La Declaración Universal de Derechos Humanos proclama que todas las personas nacen libres e iguales en dignidad y derechos, y que tienen los derechos y libertades consagrados en aquella, sin distinción de ningún tipo, en particular de raza, color u origen nacional.

No obstante, ya en la década de 1970 se reconoce, en el marco de las Naciones Unidas, que las personas migrantes constituyen un grupo en situación de especial vulnerabilidad y que, por tanto, la promoción y defensa de sus derechos humanos requiere de una protección específica.
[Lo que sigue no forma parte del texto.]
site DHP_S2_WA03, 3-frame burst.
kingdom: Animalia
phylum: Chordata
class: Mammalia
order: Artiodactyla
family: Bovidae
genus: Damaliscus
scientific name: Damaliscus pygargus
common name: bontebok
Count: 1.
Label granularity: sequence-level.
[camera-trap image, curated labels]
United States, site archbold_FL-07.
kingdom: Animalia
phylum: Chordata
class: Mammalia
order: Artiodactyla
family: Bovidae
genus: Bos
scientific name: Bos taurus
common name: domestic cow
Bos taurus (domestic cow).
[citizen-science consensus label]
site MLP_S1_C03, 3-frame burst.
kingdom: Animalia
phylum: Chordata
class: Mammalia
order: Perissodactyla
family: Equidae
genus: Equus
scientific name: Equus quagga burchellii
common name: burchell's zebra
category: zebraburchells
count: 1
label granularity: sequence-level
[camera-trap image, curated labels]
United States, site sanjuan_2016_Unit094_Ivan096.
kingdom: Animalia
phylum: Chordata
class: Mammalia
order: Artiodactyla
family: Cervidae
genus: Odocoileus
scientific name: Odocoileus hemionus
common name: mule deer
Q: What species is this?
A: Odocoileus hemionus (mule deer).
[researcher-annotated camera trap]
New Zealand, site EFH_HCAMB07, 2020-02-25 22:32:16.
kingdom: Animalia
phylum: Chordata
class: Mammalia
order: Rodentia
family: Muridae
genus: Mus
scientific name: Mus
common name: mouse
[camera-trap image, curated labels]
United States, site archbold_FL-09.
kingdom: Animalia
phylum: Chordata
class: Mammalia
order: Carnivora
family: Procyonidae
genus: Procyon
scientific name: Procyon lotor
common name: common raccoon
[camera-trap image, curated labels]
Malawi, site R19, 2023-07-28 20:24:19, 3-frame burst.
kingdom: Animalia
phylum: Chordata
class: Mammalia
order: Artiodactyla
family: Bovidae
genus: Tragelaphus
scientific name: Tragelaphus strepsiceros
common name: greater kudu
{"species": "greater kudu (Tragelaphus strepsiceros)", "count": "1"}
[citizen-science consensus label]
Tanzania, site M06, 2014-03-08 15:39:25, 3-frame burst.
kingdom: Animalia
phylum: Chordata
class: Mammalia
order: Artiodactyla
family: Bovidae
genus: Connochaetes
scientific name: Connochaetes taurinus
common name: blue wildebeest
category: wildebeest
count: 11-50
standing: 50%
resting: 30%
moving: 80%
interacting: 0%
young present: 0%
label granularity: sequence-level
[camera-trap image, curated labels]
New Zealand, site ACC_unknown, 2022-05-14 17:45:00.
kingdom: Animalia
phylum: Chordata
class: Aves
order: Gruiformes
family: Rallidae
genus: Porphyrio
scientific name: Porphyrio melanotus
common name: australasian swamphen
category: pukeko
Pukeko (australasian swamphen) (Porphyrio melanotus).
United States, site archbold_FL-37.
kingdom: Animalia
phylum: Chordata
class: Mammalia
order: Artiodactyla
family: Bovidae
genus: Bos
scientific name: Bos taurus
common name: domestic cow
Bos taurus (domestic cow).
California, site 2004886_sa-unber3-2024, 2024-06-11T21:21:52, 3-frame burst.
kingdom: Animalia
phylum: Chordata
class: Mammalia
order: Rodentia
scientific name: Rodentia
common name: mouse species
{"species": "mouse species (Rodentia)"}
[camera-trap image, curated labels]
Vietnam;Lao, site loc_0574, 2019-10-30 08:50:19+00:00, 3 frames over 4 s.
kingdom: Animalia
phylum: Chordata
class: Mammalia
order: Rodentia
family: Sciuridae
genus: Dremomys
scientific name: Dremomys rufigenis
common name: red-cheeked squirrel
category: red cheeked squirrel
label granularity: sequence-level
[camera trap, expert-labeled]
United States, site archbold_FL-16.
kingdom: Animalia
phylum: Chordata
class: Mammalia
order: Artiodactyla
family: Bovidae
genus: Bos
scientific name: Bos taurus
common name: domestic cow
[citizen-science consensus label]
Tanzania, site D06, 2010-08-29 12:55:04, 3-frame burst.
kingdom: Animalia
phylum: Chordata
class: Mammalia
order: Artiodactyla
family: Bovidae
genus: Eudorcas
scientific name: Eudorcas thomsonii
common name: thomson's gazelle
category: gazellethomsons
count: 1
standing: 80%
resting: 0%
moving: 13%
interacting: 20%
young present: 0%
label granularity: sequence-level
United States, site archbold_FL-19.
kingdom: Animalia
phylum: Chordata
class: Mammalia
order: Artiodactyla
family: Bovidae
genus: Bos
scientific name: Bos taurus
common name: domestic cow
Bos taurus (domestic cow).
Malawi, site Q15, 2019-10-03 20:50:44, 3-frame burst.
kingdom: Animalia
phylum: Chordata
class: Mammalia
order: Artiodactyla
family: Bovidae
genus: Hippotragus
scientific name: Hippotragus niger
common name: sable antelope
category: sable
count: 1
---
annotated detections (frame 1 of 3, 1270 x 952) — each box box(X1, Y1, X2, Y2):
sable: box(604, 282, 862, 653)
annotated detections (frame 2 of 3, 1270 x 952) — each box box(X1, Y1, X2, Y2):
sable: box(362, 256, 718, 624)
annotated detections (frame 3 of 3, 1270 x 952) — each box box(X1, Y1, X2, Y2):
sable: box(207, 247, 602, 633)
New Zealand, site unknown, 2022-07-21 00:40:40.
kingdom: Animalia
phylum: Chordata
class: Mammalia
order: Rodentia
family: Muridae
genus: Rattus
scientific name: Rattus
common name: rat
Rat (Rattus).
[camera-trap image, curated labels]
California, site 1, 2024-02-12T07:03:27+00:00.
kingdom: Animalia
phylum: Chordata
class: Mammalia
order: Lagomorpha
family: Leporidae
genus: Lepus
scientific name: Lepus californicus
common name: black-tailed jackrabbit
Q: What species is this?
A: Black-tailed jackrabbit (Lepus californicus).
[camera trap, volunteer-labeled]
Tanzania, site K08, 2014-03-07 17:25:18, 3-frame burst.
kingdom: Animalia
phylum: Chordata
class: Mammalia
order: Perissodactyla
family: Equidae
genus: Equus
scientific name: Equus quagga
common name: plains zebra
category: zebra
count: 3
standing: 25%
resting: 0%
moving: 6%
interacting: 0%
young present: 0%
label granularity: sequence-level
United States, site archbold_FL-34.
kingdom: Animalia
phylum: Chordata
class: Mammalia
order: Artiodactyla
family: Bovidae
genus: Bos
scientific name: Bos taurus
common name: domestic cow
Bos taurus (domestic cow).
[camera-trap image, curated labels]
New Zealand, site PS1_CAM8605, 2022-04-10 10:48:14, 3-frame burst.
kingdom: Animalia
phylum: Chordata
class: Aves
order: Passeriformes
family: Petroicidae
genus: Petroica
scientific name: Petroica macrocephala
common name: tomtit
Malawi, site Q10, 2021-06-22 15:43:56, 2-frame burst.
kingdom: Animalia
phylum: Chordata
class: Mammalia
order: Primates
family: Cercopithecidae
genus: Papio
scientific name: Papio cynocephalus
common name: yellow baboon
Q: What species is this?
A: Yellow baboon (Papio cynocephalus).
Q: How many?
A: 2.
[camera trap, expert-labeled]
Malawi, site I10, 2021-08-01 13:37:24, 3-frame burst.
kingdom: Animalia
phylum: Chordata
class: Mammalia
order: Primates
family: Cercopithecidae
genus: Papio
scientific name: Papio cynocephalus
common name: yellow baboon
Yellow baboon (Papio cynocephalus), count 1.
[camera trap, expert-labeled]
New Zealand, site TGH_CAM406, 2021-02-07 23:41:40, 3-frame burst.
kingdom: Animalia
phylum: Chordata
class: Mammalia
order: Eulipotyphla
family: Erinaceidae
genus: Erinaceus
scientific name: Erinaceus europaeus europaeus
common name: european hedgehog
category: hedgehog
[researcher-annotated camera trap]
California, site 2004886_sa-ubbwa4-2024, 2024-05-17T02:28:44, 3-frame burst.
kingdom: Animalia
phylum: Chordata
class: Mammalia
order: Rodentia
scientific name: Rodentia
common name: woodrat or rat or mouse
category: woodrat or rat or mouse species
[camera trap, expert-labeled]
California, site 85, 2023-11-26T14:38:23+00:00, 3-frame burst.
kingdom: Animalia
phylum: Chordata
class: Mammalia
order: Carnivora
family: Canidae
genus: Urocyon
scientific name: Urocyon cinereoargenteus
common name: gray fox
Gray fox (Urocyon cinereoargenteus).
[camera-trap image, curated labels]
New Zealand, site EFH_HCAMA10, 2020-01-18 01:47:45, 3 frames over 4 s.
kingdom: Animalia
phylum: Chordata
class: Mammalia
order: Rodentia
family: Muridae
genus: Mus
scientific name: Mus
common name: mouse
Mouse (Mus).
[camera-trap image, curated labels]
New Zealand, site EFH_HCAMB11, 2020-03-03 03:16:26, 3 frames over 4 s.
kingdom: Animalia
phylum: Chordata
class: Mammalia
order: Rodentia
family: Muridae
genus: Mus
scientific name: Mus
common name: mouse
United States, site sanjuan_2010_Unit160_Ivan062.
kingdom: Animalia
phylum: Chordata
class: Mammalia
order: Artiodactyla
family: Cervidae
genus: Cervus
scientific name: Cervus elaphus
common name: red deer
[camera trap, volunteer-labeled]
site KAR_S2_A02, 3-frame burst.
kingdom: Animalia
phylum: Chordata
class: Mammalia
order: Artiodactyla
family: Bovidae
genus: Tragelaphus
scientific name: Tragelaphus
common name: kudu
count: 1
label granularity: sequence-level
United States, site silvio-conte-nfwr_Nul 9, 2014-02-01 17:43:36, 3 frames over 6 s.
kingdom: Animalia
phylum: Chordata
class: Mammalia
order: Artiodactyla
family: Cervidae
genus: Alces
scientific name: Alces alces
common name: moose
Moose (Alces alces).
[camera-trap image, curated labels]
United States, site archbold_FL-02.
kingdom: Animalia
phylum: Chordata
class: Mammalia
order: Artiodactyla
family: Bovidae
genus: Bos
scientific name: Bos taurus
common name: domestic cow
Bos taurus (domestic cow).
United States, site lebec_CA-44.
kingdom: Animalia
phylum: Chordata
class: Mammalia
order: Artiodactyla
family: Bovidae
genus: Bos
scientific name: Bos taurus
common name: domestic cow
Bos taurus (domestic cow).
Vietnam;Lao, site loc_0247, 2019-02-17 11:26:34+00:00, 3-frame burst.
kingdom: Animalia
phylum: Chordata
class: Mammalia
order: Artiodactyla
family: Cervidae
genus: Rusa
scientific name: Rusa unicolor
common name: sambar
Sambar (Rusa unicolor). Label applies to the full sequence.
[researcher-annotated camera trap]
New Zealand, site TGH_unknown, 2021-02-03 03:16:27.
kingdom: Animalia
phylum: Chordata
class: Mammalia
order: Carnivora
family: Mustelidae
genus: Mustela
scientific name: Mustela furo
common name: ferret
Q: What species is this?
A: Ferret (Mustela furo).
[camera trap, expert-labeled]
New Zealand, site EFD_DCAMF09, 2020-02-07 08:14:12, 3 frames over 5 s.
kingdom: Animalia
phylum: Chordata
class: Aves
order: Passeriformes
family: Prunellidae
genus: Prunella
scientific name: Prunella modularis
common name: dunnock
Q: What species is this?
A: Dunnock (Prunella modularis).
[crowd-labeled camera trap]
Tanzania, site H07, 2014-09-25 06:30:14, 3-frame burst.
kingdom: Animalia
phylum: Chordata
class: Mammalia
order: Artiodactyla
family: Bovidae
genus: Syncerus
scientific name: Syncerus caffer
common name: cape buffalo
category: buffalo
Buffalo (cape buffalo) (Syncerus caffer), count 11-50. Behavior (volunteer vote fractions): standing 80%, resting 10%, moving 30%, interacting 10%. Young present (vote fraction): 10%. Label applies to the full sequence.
De la mano con lo anterior, en 1990, se adopta la Convención Internacional sobre los Derechos de todos los Trabajadores (y todas las Trabajadoras) Migrantes y de sus Familiares, la cual constituye un exhaustivo tratado internacional en materia de respeto de los derechos humanos de las personas migrantes, al tiempo que plasma la noción fundamental de que todas aquellas tienen acceso a un grado mínimo de protección, con independencia de su estatus migratorio. De esta forma se amplía el marco jurídico internacional conformado por los instrumentos generales de derechos humanos, y se garantiza el respeto pleno y efectivo de estos derechos y libertades fundamentales a todas las personas migrantes, en particular mujeres, niñas y niños.